"He..., he..., he.... Wrekencong, wrekencong, waru dhoyong. Bocah cilik jaluk gendhong? Lira-lire, Kali Code buthek banyune." Narada yang mengetahui kalau wajah Bathara Guru menunjukkan ketaksukaannya pada Arjuna sontak unjuk bicara. "Adi Guru! Tampaknya Adi Guru tak suka dengan Arjuna? Aku tahu. Kalau Adi Guru cemburu dengan Arjuna. Bukankah begitu?"
Bathara Guru menggeleng. Namun dadanya terasa terbakar saat teringat Arjuna. Putera Pandu berparas Kamajaya yang telah menyelingkuhi Uma. Permaisurinya yang semula berwujud raksasa hingga berubah menjadi bidadari, seusai diruwat Sadewa pada tujuh hari sebelum Bharatayuda.
"Jangan mengelak, Adhi Guru! Akui saja, bila Adhi cemburu pada Arjuna! Sesungguhnya Adhi menghendaki Arjuna gugur dalam Bharatayuda. Namun kehendak Adhi yang dituliskan dalam Kitab Jitabsara itu ditolak oleh Eyang Pada Wenang. Eyang menghendaki Arjuna selalu jaya dalam Bharatayuda."
"Sudahlah, Kakang! Bukan waktunya kita membahas panjang-lebar tentang Arjuna." Bathara Guru mengalihkan topik pembicaraan. "Hari ini siapa senapati yang akan tewas atau jaya dalam Bharatayuda, Kakang?"
"He..., he..., he.... Kenapa Adhi Guru melontarkan pertanyaan naf padaku? Seharusnya Adhi sudah tahu. Bukankah yang mengarang Kitab Jitabsara adalah Adhi sendiri dengan mendapatkan koreksi dari Eyang Pada Wenang? Bukankah aku tak dilibatkan dalam proyek itu."
"Sebagai pengarang Kitab Jitabsara, aku sendiri sudah lupa, Kakang. Tak mungkin kan, bila aku bertanya pada Kresna?"
"Kalau hanya ingin tahu siapa senapati yang akan mati atau jaya di Kurusetra hari ini, tanya saja pada Penyarikan. Bukankah Penyarikan yang menyimpan salinan Kitab Jitabsara?"
"Oh iya, Kakang. Aku ingat, kalau aku punya salinan Kitab Jitabsara." Bathara Guru membuang pandangannya ke arah Penyarikan. Dewa berwajah mbranyak yang ditugaskan sebagai sekretaris pribadinya di Suralaya. "Penyarikan! Tolong ambilkan, salinan Kitab Jitabsara! Aku ingin membukanya kembali."
Penyarikan bergegas beranjak dari tempat itu. Terbang menuju istana Suralaya. Memasuki ruangan arsip yang bersebelahan dengan ruang kerja Bathara Guru. Sesudah mendapatkan salinan Kitab Jitabsara, Penyarikan kembali menghadap Guru yang masih berbincang dengan Narada di ara-ara mega. "Ayahnda Manikmaya, salinan Jitabsara telah aku bawa."

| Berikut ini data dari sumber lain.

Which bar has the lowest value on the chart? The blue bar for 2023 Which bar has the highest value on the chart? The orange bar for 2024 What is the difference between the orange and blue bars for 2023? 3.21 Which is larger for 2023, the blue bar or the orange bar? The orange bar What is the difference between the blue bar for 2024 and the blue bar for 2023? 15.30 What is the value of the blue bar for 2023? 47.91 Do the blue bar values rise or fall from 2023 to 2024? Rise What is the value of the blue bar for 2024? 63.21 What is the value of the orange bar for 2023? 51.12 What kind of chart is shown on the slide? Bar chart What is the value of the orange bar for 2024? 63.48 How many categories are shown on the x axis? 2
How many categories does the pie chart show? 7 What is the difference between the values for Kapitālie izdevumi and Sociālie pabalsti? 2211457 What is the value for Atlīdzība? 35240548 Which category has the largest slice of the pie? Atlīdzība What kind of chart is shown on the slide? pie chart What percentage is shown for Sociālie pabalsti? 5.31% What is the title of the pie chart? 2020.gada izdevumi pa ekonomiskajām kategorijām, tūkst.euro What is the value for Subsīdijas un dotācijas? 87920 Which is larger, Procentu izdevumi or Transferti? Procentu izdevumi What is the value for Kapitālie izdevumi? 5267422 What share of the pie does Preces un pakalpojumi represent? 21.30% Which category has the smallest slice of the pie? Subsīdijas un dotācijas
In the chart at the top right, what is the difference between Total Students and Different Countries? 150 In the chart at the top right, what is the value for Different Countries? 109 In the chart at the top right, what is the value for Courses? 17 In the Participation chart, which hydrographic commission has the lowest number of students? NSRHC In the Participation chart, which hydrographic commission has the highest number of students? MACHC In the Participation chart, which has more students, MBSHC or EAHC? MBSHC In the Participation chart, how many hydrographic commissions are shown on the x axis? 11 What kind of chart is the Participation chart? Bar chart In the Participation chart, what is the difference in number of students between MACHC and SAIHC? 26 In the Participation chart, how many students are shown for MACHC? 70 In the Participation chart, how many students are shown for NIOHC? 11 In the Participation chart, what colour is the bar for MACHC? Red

"Bagus. Buka Bab Sebelas! Siapa Senapati yang harus mati hari ini? Siapa Senapati yang harus jaya pada hari ini?"
Penyarikan membuka salinan Kitab Jitabsara Bab Sebelas dengan jari tengah tangan kanannya yang dibasahi dengan ludah. "Tak ada senapati dari kedua kubu yang mati atau jaya hari ini, Ayahnda Manikmaya. Hanya prajurit-prajurit rucah yang akan menjadi tumbal perang. Hanya prajurit-prajurit rucah yang akan menjadi stockpangan bagi sekawanan gagak liar dan segerombolan serigala lapar."